Heat the olive oil in a large skillet over medium-high heat.
Add the diced onion and sliced celery. Cook, stirring often, until the vegetables begin to brown, about 5 minutes.
Add the minced garlic and cook for about 30 seconds, just until fragrant.
Remove the skillet from the heat and stir in the chili powder, cumin, and dried oregano.
In a large bowl, combine the cooked white rice, pinto beans, corn, diced tomato, minced chipotle pepper, and the onion-celery mixture.
Season the filling with salt and black pepper to taste, then stir until everything is evenly combined.
Cut the tops off the bell peppers and remove the seeds and pith.
Spoon the rice mixture into each pepper, packing it lightly so the peppers stay full but not tightly compressed.
If using pepper jack cheese inside the peppers, fill each pepper halfway, add a little shredded cheese, then continue filling to the top. Do not add cheese on top yet.

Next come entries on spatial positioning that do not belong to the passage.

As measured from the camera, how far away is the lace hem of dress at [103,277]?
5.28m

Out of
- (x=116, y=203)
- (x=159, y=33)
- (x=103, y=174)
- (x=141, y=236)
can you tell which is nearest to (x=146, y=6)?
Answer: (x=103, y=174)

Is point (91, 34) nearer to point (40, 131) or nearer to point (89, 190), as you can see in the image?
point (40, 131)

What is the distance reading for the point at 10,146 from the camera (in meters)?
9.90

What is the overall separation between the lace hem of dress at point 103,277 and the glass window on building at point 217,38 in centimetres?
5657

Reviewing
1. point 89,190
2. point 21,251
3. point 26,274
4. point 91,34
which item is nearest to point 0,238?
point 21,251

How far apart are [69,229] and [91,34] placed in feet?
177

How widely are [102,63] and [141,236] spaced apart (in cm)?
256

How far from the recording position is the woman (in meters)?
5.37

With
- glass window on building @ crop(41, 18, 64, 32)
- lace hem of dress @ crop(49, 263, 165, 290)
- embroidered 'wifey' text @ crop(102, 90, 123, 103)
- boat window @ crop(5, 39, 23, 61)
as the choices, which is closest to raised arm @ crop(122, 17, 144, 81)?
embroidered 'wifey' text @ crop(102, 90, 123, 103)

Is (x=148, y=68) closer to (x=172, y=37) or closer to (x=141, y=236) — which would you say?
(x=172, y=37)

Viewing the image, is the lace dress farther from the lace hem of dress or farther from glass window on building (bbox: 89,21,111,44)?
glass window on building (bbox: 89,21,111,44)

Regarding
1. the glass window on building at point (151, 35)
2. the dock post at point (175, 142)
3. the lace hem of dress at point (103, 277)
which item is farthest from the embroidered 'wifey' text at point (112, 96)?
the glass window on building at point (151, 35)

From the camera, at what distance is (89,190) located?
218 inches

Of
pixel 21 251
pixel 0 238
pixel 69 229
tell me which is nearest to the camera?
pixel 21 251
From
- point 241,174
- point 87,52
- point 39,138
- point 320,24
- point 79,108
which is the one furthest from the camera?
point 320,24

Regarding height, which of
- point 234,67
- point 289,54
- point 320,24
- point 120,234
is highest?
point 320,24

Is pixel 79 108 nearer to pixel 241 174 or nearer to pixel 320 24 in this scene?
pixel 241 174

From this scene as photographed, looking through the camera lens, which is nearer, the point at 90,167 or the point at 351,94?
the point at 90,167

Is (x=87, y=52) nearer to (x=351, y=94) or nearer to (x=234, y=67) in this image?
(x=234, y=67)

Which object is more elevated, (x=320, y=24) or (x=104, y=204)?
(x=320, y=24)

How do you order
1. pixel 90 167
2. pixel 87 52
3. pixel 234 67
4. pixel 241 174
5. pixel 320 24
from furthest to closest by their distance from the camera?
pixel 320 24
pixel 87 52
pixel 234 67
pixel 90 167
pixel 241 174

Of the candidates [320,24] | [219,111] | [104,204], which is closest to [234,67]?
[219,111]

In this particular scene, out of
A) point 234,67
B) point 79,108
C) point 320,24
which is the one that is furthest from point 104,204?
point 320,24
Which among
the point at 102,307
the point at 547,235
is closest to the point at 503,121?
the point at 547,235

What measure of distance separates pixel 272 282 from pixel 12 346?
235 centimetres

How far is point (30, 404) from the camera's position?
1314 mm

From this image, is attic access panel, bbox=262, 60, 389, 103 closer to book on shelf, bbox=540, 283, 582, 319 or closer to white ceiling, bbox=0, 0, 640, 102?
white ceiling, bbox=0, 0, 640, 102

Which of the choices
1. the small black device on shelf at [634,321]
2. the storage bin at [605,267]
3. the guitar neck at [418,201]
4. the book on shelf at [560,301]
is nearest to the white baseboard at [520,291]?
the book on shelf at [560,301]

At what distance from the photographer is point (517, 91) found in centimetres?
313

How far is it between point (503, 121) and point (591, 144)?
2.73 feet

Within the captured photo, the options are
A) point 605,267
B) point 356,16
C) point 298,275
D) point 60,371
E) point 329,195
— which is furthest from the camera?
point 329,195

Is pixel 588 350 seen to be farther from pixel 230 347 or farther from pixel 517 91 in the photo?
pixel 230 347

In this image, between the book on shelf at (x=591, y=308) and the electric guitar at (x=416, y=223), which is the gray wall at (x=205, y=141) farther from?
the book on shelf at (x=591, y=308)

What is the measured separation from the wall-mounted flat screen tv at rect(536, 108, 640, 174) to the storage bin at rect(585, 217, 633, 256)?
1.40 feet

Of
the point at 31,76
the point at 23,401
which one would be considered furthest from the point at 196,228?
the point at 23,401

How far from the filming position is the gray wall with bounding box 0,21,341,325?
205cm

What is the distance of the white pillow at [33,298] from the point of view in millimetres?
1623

Place the stuffed bell peppers upright in the slow cooker.
Pour water around the peppers until it reaches about 1/2 inch up the sides, being careful not to pour water into the peppers.
Cover and cook on low for 3 1/2 to 4 hours, until the peppers are easily pierced with a fork but still hold their shape.
If you prefer peppers with a little more bite, cook closer to 3 1/2 hours. For softer peppers, cook closer to 4 hours.
During the last 15 minutes of cooking, add shredded pepper jack cheese on top if desired. Cover again and cook until melted.
Remove the peppers from the slow cooker with tongs.
Spoon 1 to 2 tablespoons of enchilada sauce over the top of each pepper and serve immediately, with extra enchilada sauce and optional cheese on the side.